Wine and perfume bottles, cookie and pickle jars, plastic or metal containers and lids, M-seal, glue and paint (enamel or acrylic), marbles, and any other decorative items.

2. The preparation

Before painting on the bottles and containers, wash them up. As she some bottles from scrap dealers, Paromita cleans them with vinegar and water and keeps them inverted for them to dry completely.

3. The precaution

Enamel or acrylic paint can be used. A word of caution: While using enamel paint, the painter has to wear a mask to avoid inhaling fumes.

4. Two samples

a) For art neophytes, she has an advice: “Just paint, and a pattern will emerge.” She has a set of Keventer’s milk shake bottles to illustrate this. It is characterised by painting in enamel that is abstract but simple. b) Sticking beautiful objects to cut bottles using M-seal or any other suitable glue. The bottles have to be cut with the help of a professional glass-cutter. In a cut wine bottle, Parmomita has stuck marbles and two figurines.

5. The finish

Once you have painted on the bottles, let them dry.
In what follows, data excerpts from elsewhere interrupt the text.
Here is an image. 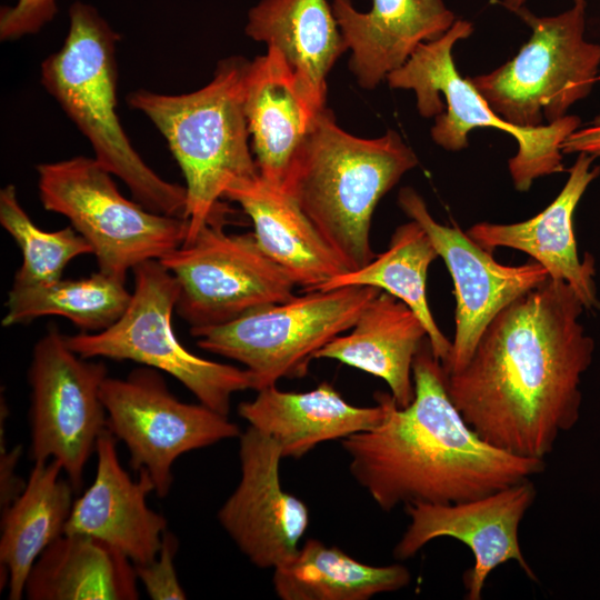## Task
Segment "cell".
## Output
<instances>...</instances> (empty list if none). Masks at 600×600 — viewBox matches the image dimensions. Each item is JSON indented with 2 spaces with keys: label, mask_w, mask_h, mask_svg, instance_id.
<instances>
[{
  "label": "cell",
  "mask_w": 600,
  "mask_h": 600,
  "mask_svg": "<svg viewBox=\"0 0 600 600\" xmlns=\"http://www.w3.org/2000/svg\"><path fill=\"white\" fill-rule=\"evenodd\" d=\"M583 309L571 286L548 278L506 306L466 366L447 374L452 402L482 440L544 460L577 423L594 349L579 321Z\"/></svg>",
  "instance_id": "obj_1"
},
{
  "label": "cell",
  "mask_w": 600,
  "mask_h": 600,
  "mask_svg": "<svg viewBox=\"0 0 600 600\" xmlns=\"http://www.w3.org/2000/svg\"><path fill=\"white\" fill-rule=\"evenodd\" d=\"M409 406L399 408L391 396L379 426L342 439L352 477L380 509L471 500L544 470V460L500 450L468 426L428 337L414 356Z\"/></svg>",
  "instance_id": "obj_2"
},
{
  "label": "cell",
  "mask_w": 600,
  "mask_h": 600,
  "mask_svg": "<svg viewBox=\"0 0 600 600\" xmlns=\"http://www.w3.org/2000/svg\"><path fill=\"white\" fill-rule=\"evenodd\" d=\"M416 166V153L396 131L388 130L374 139L352 136L337 124L324 107L318 112L282 189L347 271H353L376 257L370 229L377 204Z\"/></svg>",
  "instance_id": "obj_3"
},
{
  "label": "cell",
  "mask_w": 600,
  "mask_h": 600,
  "mask_svg": "<svg viewBox=\"0 0 600 600\" xmlns=\"http://www.w3.org/2000/svg\"><path fill=\"white\" fill-rule=\"evenodd\" d=\"M247 64L240 57L221 60L212 80L193 92L139 89L127 96L128 104L164 137L183 173L189 223L184 243L209 221L224 218L228 210L220 199L232 183L258 174L243 109Z\"/></svg>",
  "instance_id": "obj_4"
},
{
  "label": "cell",
  "mask_w": 600,
  "mask_h": 600,
  "mask_svg": "<svg viewBox=\"0 0 600 600\" xmlns=\"http://www.w3.org/2000/svg\"><path fill=\"white\" fill-rule=\"evenodd\" d=\"M62 47L41 63V83L88 139L94 159L120 178L150 211L184 219L187 190L156 173L140 157L117 114L120 39L88 3L76 1Z\"/></svg>",
  "instance_id": "obj_5"
},
{
  "label": "cell",
  "mask_w": 600,
  "mask_h": 600,
  "mask_svg": "<svg viewBox=\"0 0 600 600\" xmlns=\"http://www.w3.org/2000/svg\"><path fill=\"white\" fill-rule=\"evenodd\" d=\"M472 23L456 20L439 39L422 42L407 62L386 78L396 89L413 90L421 116H436L431 128L433 141L446 150L468 147V132L491 127L510 133L518 142V152L508 161L509 172L518 191H528L538 178L562 172V143L581 123L577 116H564L556 122L520 128L500 118L467 78L458 73L452 48L468 38Z\"/></svg>",
  "instance_id": "obj_6"
},
{
  "label": "cell",
  "mask_w": 600,
  "mask_h": 600,
  "mask_svg": "<svg viewBox=\"0 0 600 600\" xmlns=\"http://www.w3.org/2000/svg\"><path fill=\"white\" fill-rule=\"evenodd\" d=\"M132 272L134 288L122 316L102 331L66 336L68 346L86 359L130 360L168 373L200 403L229 416L232 396L254 390L252 374L198 357L178 340L172 313L179 284L159 260L144 261Z\"/></svg>",
  "instance_id": "obj_7"
},
{
  "label": "cell",
  "mask_w": 600,
  "mask_h": 600,
  "mask_svg": "<svg viewBox=\"0 0 600 600\" xmlns=\"http://www.w3.org/2000/svg\"><path fill=\"white\" fill-rule=\"evenodd\" d=\"M39 197L90 243L99 271L126 281L129 270L159 260L186 241V219L157 213L122 196L112 173L83 156L37 166Z\"/></svg>",
  "instance_id": "obj_8"
},
{
  "label": "cell",
  "mask_w": 600,
  "mask_h": 600,
  "mask_svg": "<svg viewBox=\"0 0 600 600\" xmlns=\"http://www.w3.org/2000/svg\"><path fill=\"white\" fill-rule=\"evenodd\" d=\"M380 291L370 286L310 290L190 334L200 349L243 364L259 391L306 376L314 354L350 330Z\"/></svg>",
  "instance_id": "obj_9"
},
{
  "label": "cell",
  "mask_w": 600,
  "mask_h": 600,
  "mask_svg": "<svg viewBox=\"0 0 600 600\" xmlns=\"http://www.w3.org/2000/svg\"><path fill=\"white\" fill-rule=\"evenodd\" d=\"M586 3L552 17L524 7L517 13L532 34L518 54L490 73L468 77L490 108L520 128L546 126L589 94L600 64V44L584 37Z\"/></svg>",
  "instance_id": "obj_10"
},
{
  "label": "cell",
  "mask_w": 600,
  "mask_h": 600,
  "mask_svg": "<svg viewBox=\"0 0 600 600\" xmlns=\"http://www.w3.org/2000/svg\"><path fill=\"white\" fill-rule=\"evenodd\" d=\"M223 224L209 221L191 242L159 259L178 281L176 311L190 330L226 324L294 296L296 283L253 232L227 233Z\"/></svg>",
  "instance_id": "obj_11"
},
{
  "label": "cell",
  "mask_w": 600,
  "mask_h": 600,
  "mask_svg": "<svg viewBox=\"0 0 600 600\" xmlns=\"http://www.w3.org/2000/svg\"><path fill=\"white\" fill-rule=\"evenodd\" d=\"M107 377V366L76 353L54 323L33 346L28 369L29 458L32 462L56 460L76 492L107 429L101 400Z\"/></svg>",
  "instance_id": "obj_12"
},
{
  "label": "cell",
  "mask_w": 600,
  "mask_h": 600,
  "mask_svg": "<svg viewBox=\"0 0 600 600\" xmlns=\"http://www.w3.org/2000/svg\"><path fill=\"white\" fill-rule=\"evenodd\" d=\"M107 430L127 447L130 466L144 469L159 498L173 482L176 460L192 450L240 437L239 427L202 403H187L169 389L161 371L140 367L101 387Z\"/></svg>",
  "instance_id": "obj_13"
},
{
  "label": "cell",
  "mask_w": 600,
  "mask_h": 600,
  "mask_svg": "<svg viewBox=\"0 0 600 600\" xmlns=\"http://www.w3.org/2000/svg\"><path fill=\"white\" fill-rule=\"evenodd\" d=\"M398 204L429 234L453 281L456 331L450 354L442 363L450 374L466 366L490 321L513 300L543 283L549 274L536 261L520 266L499 263L491 251L458 226L436 221L422 197L410 187L400 189Z\"/></svg>",
  "instance_id": "obj_14"
},
{
  "label": "cell",
  "mask_w": 600,
  "mask_h": 600,
  "mask_svg": "<svg viewBox=\"0 0 600 600\" xmlns=\"http://www.w3.org/2000/svg\"><path fill=\"white\" fill-rule=\"evenodd\" d=\"M531 479L506 487L487 496L447 503L406 506L410 522L393 549L397 560H406L440 537L464 543L474 562L463 574L466 598L480 600L484 582L500 564L516 561L533 581H538L522 554L519 526L536 500Z\"/></svg>",
  "instance_id": "obj_15"
},
{
  "label": "cell",
  "mask_w": 600,
  "mask_h": 600,
  "mask_svg": "<svg viewBox=\"0 0 600 600\" xmlns=\"http://www.w3.org/2000/svg\"><path fill=\"white\" fill-rule=\"evenodd\" d=\"M239 439L241 478L217 517L252 564L276 569L298 552L309 509L281 487L283 457L276 440L251 426Z\"/></svg>",
  "instance_id": "obj_16"
},
{
  "label": "cell",
  "mask_w": 600,
  "mask_h": 600,
  "mask_svg": "<svg viewBox=\"0 0 600 600\" xmlns=\"http://www.w3.org/2000/svg\"><path fill=\"white\" fill-rule=\"evenodd\" d=\"M117 439L107 429L96 444L97 470L91 486L73 501L64 533L94 537L124 553L133 564L159 553L167 519L147 503L154 484L144 469L133 480L120 463Z\"/></svg>",
  "instance_id": "obj_17"
},
{
  "label": "cell",
  "mask_w": 600,
  "mask_h": 600,
  "mask_svg": "<svg viewBox=\"0 0 600 600\" xmlns=\"http://www.w3.org/2000/svg\"><path fill=\"white\" fill-rule=\"evenodd\" d=\"M594 159L593 156L578 153L560 193L531 219L517 223L483 221L466 231L489 251L506 247L529 254L547 270L550 279L571 286L588 310L599 307L593 281L594 260L590 254L579 259L572 218L586 189L600 174L599 166L591 169Z\"/></svg>",
  "instance_id": "obj_18"
},
{
  "label": "cell",
  "mask_w": 600,
  "mask_h": 600,
  "mask_svg": "<svg viewBox=\"0 0 600 600\" xmlns=\"http://www.w3.org/2000/svg\"><path fill=\"white\" fill-rule=\"evenodd\" d=\"M332 12L360 87L376 88L402 67L416 48L442 37L456 22L443 0H373L368 12L351 0H333Z\"/></svg>",
  "instance_id": "obj_19"
},
{
  "label": "cell",
  "mask_w": 600,
  "mask_h": 600,
  "mask_svg": "<svg viewBox=\"0 0 600 600\" xmlns=\"http://www.w3.org/2000/svg\"><path fill=\"white\" fill-rule=\"evenodd\" d=\"M243 109L258 173L282 188L321 109L303 94L289 64L273 48L248 61Z\"/></svg>",
  "instance_id": "obj_20"
},
{
  "label": "cell",
  "mask_w": 600,
  "mask_h": 600,
  "mask_svg": "<svg viewBox=\"0 0 600 600\" xmlns=\"http://www.w3.org/2000/svg\"><path fill=\"white\" fill-rule=\"evenodd\" d=\"M391 393L379 392L373 407L348 403L328 382L307 392H287L276 384L241 402L239 416L279 444L283 458H300L317 444L344 439L379 426L386 418Z\"/></svg>",
  "instance_id": "obj_21"
},
{
  "label": "cell",
  "mask_w": 600,
  "mask_h": 600,
  "mask_svg": "<svg viewBox=\"0 0 600 600\" xmlns=\"http://www.w3.org/2000/svg\"><path fill=\"white\" fill-rule=\"evenodd\" d=\"M223 198L240 204L260 249L303 291L347 271L293 198L259 173L232 183Z\"/></svg>",
  "instance_id": "obj_22"
},
{
  "label": "cell",
  "mask_w": 600,
  "mask_h": 600,
  "mask_svg": "<svg viewBox=\"0 0 600 600\" xmlns=\"http://www.w3.org/2000/svg\"><path fill=\"white\" fill-rule=\"evenodd\" d=\"M244 31L279 51L308 100L317 109L326 107L328 73L348 50L327 0H260Z\"/></svg>",
  "instance_id": "obj_23"
},
{
  "label": "cell",
  "mask_w": 600,
  "mask_h": 600,
  "mask_svg": "<svg viewBox=\"0 0 600 600\" xmlns=\"http://www.w3.org/2000/svg\"><path fill=\"white\" fill-rule=\"evenodd\" d=\"M347 334H340L316 354L382 379L399 408L414 398L412 363L428 337L418 316L394 296L380 291Z\"/></svg>",
  "instance_id": "obj_24"
},
{
  "label": "cell",
  "mask_w": 600,
  "mask_h": 600,
  "mask_svg": "<svg viewBox=\"0 0 600 600\" xmlns=\"http://www.w3.org/2000/svg\"><path fill=\"white\" fill-rule=\"evenodd\" d=\"M133 562L88 534L63 533L32 566L24 588L29 600H137Z\"/></svg>",
  "instance_id": "obj_25"
},
{
  "label": "cell",
  "mask_w": 600,
  "mask_h": 600,
  "mask_svg": "<svg viewBox=\"0 0 600 600\" xmlns=\"http://www.w3.org/2000/svg\"><path fill=\"white\" fill-rule=\"evenodd\" d=\"M61 472L56 460L33 462L24 489L2 510L0 564L8 577L9 600L24 596L32 566L64 533L76 490Z\"/></svg>",
  "instance_id": "obj_26"
},
{
  "label": "cell",
  "mask_w": 600,
  "mask_h": 600,
  "mask_svg": "<svg viewBox=\"0 0 600 600\" xmlns=\"http://www.w3.org/2000/svg\"><path fill=\"white\" fill-rule=\"evenodd\" d=\"M411 574L399 563L369 566L334 546L309 539L273 569V588L282 600H367L407 587Z\"/></svg>",
  "instance_id": "obj_27"
},
{
  "label": "cell",
  "mask_w": 600,
  "mask_h": 600,
  "mask_svg": "<svg viewBox=\"0 0 600 600\" xmlns=\"http://www.w3.org/2000/svg\"><path fill=\"white\" fill-rule=\"evenodd\" d=\"M438 257L429 234L411 220L394 230L384 252L360 269L338 274L319 289L370 286L394 296L421 320L434 356L444 363L451 342L436 323L427 298L428 269Z\"/></svg>",
  "instance_id": "obj_28"
},
{
  "label": "cell",
  "mask_w": 600,
  "mask_h": 600,
  "mask_svg": "<svg viewBox=\"0 0 600 600\" xmlns=\"http://www.w3.org/2000/svg\"><path fill=\"white\" fill-rule=\"evenodd\" d=\"M124 282L98 271L81 279L13 286L8 293L3 327L28 323L44 316L69 319L80 332H99L126 311L131 292Z\"/></svg>",
  "instance_id": "obj_29"
},
{
  "label": "cell",
  "mask_w": 600,
  "mask_h": 600,
  "mask_svg": "<svg viewBox=\"0 0 600 600\" xmlns=\"http://www.w3.org/2000/svg\"><path fill=\"white\" fill-rule=\"evenodd\" d=\"M0 223L22 254L13 286L54 282L62 279L63 270L72 259L93 254L90 243L71 224L56 231L37 227L20 204L13 184L0 191Z\"/></svg>",
  "instance_id": "obj_30"
},
{
  "label": "cell",
  "mask_w": 600,
  "mask_h": 600,
  "mask_svg": "<svg viewBox=\"0 0 600 600\" xmlns=\"http://www.w3.org/2000/svg\"><path fill=\"white\" fill-rule=\"evenodd\" d=\"M178 546L176 536L167 530L163 533L158 556L149 563L134 564L137 578L152 600L187 598L174 567Z\"/></svg>",
  "instance_id": "obj_31"
},
{
  "label": "cell",
  "mask_w": 600,
  "mask_h": 600,
  "mask_svg": "<svg viewBox=\"0 0 600 600\" xmlns=\"http://www.w3.org/2000/svg\"><path fill=\"white\" fill-rule=\"evenodd\" d=\"M58 11L57 0H17L0 12L1 41L17 40L39 32Z\"/></svg>",
  "instance_id": "obj_32"
},
{
  "label": "cell",
  "mask_w": 600,
  "mask_h": 600,
  "mask_svg": "<svg viewBox=\"0 0 600 600\" xmlns=\"http://www.w3.org/2000/svg\"><path fill=\"white\" fill-rule=\"evenodd\" d=\"M0 507L7 508L24 489L26 482L16 473L17 464L22 454L21 446L8 451L0 440Z\"/></svg>",
  "instance_id": "obj_33"
},
{
  "label": "cell",
  "mask_w": 600,
  "mask_h": 600,
  "mask_svg": "<svg viewBox=\"0 0 600 600\" xmlns=\"http://www.w3.org/2000/svg\"><path fill=\"white\" fill-rule=\"evenodd\" d=\"M562 153H587L600 158V124L577 129L563 141Z\"/></svg>",
  "instance_id": "obj_34"
},
{
  "label": "cell",
  "mask_w": 600,
  "mask_h": 600,
  "mask_svg": "<svg viewBox=\"0 0 600 600\" xmlns=\"http://www.w3.org/2000/svg\"><path fill=\"white\" fill-rule=\"evenodd\" d=\"M574 3H586V0H573ZM526 0H504L503 1V6L512 11V12H516L518 9H520L521 7H523Z\"/></svg>",
  "instance_id": "obj_35"
},
{
  "label": "cell",
  "mask_w": 600,
  "mask_h": 600,
  "mask_svg": "<svg viewBox=\"0 0 600 600\" xmlns=\"http://www.w3.org/2000/svg\"><path fill=\"white\" fill-rule=\"evenodd\" d=\"M591 124H600V116L598 118H596Z\"/></svg>",
  "instance_id": "obj_36"
}]
</instances>
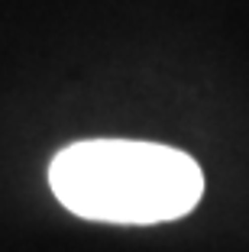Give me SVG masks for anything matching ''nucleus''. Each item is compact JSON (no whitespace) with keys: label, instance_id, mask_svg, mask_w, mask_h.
I'll use <instances>...</instances> for the list:
<instances>
[{"label":"nucleus","instance_id":"obj_1","mask_svg":"<svg viewBox=\"0 0 249 252\" xmlns=\"http://www.w3.org/2000/svg\"><path fill=\"white\" fill-rule=\"evenodd\" d=\"M49 185L59 204L84 220L149 226L198 207L204 171L188 152L159 142L84 139L52 158Z\"/></svg>","mask_w":249,"mask_h":252}]
</instances>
If you use enamel paint, it will take about five days to dry and acrylic paint will dry in a day.

6. The collection

There are many uses for these painted bottles, which include having them around as flower vases, candles, lamps, personalised candy jars, paperweights, wall hangings and flower and plant pots.

A QUICK TIP:

Choose your colours and design. If you are a first-timer, it might be best to practice on paper first because drawing on glass may not be easy for a beginner.